Red Deer Court of Queen’s Bench Justice Wayne Renke said police had crossed the line and violated Michael Jackson’s constitutional right to privacy by searching his truck without a warrant on Nov. 24, 2013.
Jackson’s truck had been sitting in a secured bay at the Rocky Mountain House RCMP detachment. It was taken there after Jackson hit a pedestrian, who later died, on Hwy 11 during the evening of Nov. 22.
The Rocky Mountain House man was not charged in relation to the fatal accident. However, his truck was seized by police to be examined by a collision analyst as part of the fatality investigation.
Two Rocky Mountain House RCMP officers testified in court on Monday that they had been trying to track the source of a faint marijuana smell in the vehicle bay when they turned their attention to the truck, possibly to find a small amount of marijuana. That led to one of the garbage bags being opened.
That search uncovered marijuana buds carefully doubled-wrapped in garbage bags and vacuum-sealed in plastic.

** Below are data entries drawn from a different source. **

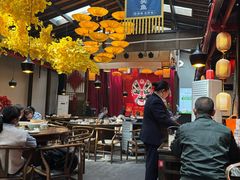 -老灶房-四川土菜(铁牛广场店)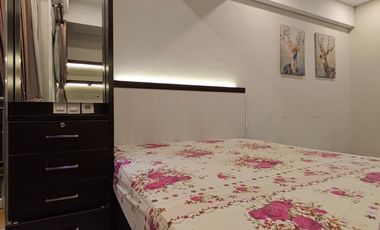 Akses ke Tol Sewa Studio Furnished Bagus di Metro Park Residences Fasilitas Kolam Renang, Gym Dekat ke RS Siloam, Central Park Mall, Taman Anggrek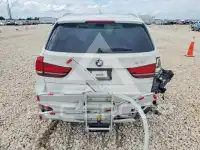2017 BMW X5 фото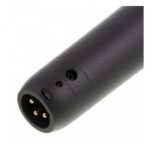 Micrófono Samson Q-7 - Dinámico Supercardioide - Imagen 4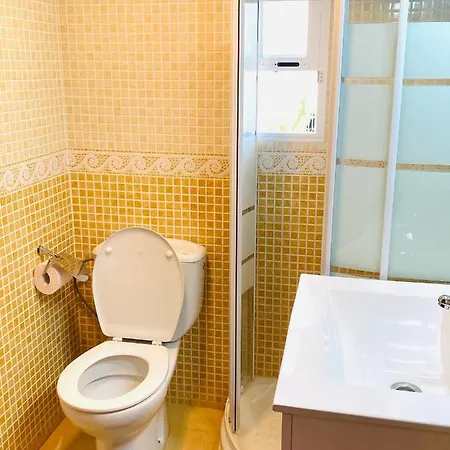 Zafiro Apartamento Benidorm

Realizing what they had unexpectedly uncovered, police later got a search warrant and eight double-wrapped bags containing nearly 78 kilograms of marijuana buds were uncovered.
Jackson was charged with possession of marijuana for the purpose of trafficking.
Justice Renke said while the officers may have had no idea they would stumble upon a major drug shipment they should have known better to start searching the vehicle without authorization.
“They had time to think about what they were doing,” he said.
Police officers must be held to a higher standard when people’s constitutional rights are involved and the search amounted to a “serious error.”
Renke excluded the evidence from the search, which left the Crown prosecutor with no case and Jackson was acquitted.
Whether the judge’s decision is appealed will be up to the Crown prosecutor’s office in Edmonton, which has 30 days to make its decision.
Jackson had no comment outside court.